È un peccato che ci sia chi snobba lo sport. Venticinque e più secoli fa, nella culla della civiltà europea, lo sport faceva parte della cultura bassa, alta e altissima (il filosofo Aristocle, passato alla storia come Platone, era un eccellente giavellottista) e lo sport faceva addirittura parte della religione. Leon Battista Alberti era un atleta eclettico e, tra i vari sport, brillava nel salto in alto. Nella Gran Bretagna di un tempo praticare sport era un’ovvietà per la nobiltà e l’alta borghesia. Giacomo Leopardi, sulle cui doti atletiche sorvolo, dedicò una poesia ad un giocatore di pallone, e Umberto Saba cantò il goal del calcio. Le Olimpiadi moderne sono state inventate da un barone francese… Insomma, fatta salva la libertà di ognuno di comportarsi come preferisce e di dedicarsi a ciò che più gli aggrada, chi snobba lo sport è un po’ becero e un po’ incolto.

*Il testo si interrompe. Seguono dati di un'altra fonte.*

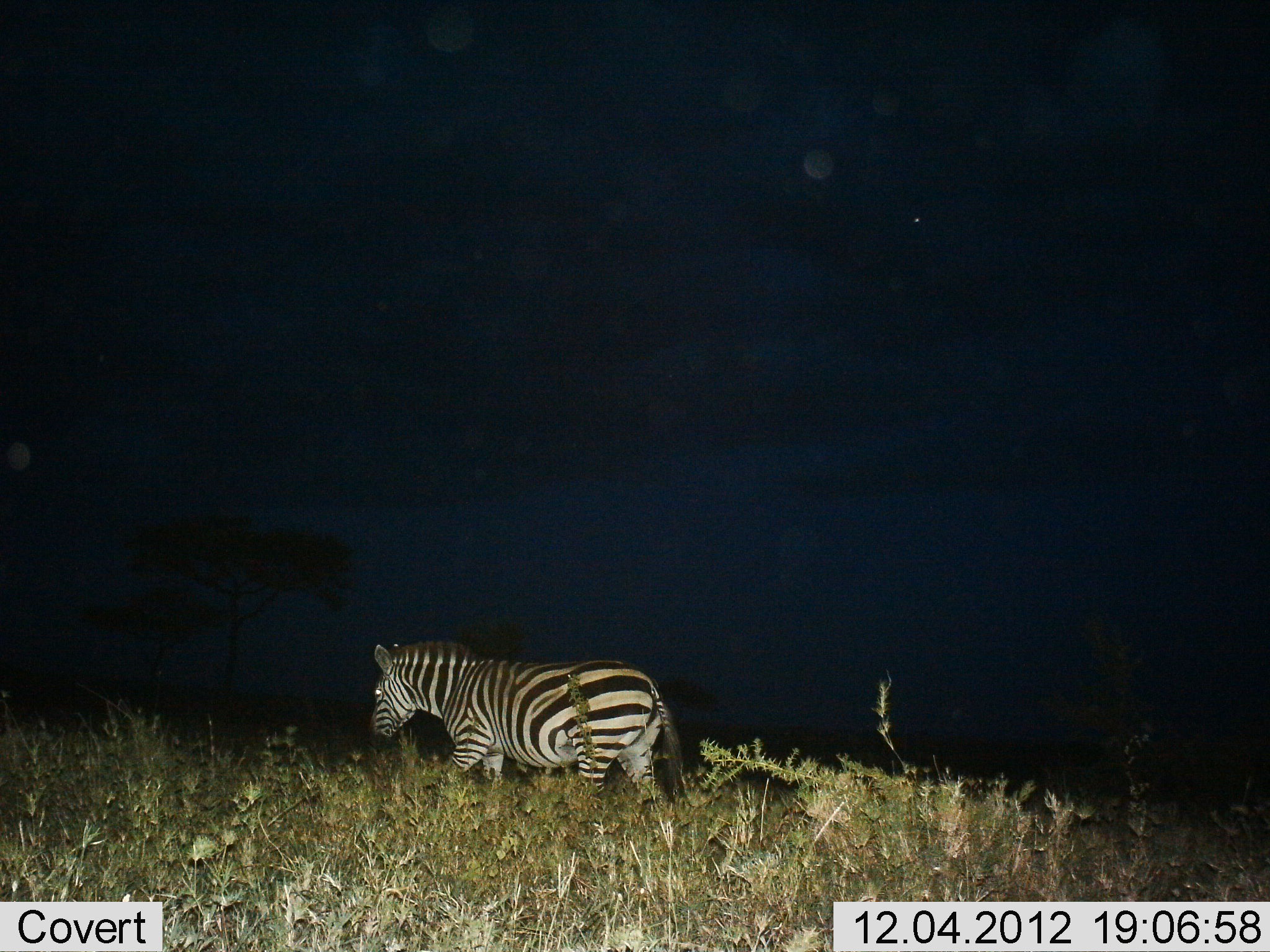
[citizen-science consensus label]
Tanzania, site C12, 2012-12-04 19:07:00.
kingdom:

Ma oggi… Oggi lo sport vistoso, quello della tibbù, quello dei contratti multimilionari, quello delle Olimpiadi, di colto e di sacrale ha ben poco. Anzi – e lo dico con molta amarezza – non ha nulla.
Per motivi gastroenterici personali non torno sulla vergognosa cerimonia di apertura delle più squallidamente sguaiate e blasfeme olimpiadi moderne, e mi limito a far notare certi arbitraggi quanto meno sospetti. E che dire della farsa pericolosa delle gare nei liquami marroni della Senna? Già si è verificato un caso d’infezione di Escherichia coli a carico di Claire Michel, triatleta belga, che ha saggiamente indotto il ritiro di tutta la squadra. E che dire del tizio che si presenta sul ring della boxe femminile? E, ancora, che dire degli arancioni olandesi che schierano nella pallavolo da spiaggia un personaggio come Steven van de Velde che ha nel suo palmares lo stupro di una bambina? Per carità: come dicono i “politicamente corretti”, ha già pagato il suo debito con quattro anni di galera, ma c’era proprio bisogno di lui? Certo, di orrori nello sport ne abbiamo un vasto repertorio, ma la domanda è: è sport o è altro? Lo sport dovrebbe servire da esempio non solo muscolare ma, e soprattutto, morale. Però, evidentemente, io sono convinto di questo perché sono un illuso fuori tempo.
Lo sport non è solo un gioco: è da sempre una rappresentazione allegorica della vita umana: la caccia, la guerra, la bellezza del gesto… Oggi? Oggi è ancora così: tutto ciò che di ripugnante vediamo nello sport è una rappresentazione della vita che stiamo consegnando ai nostri figli.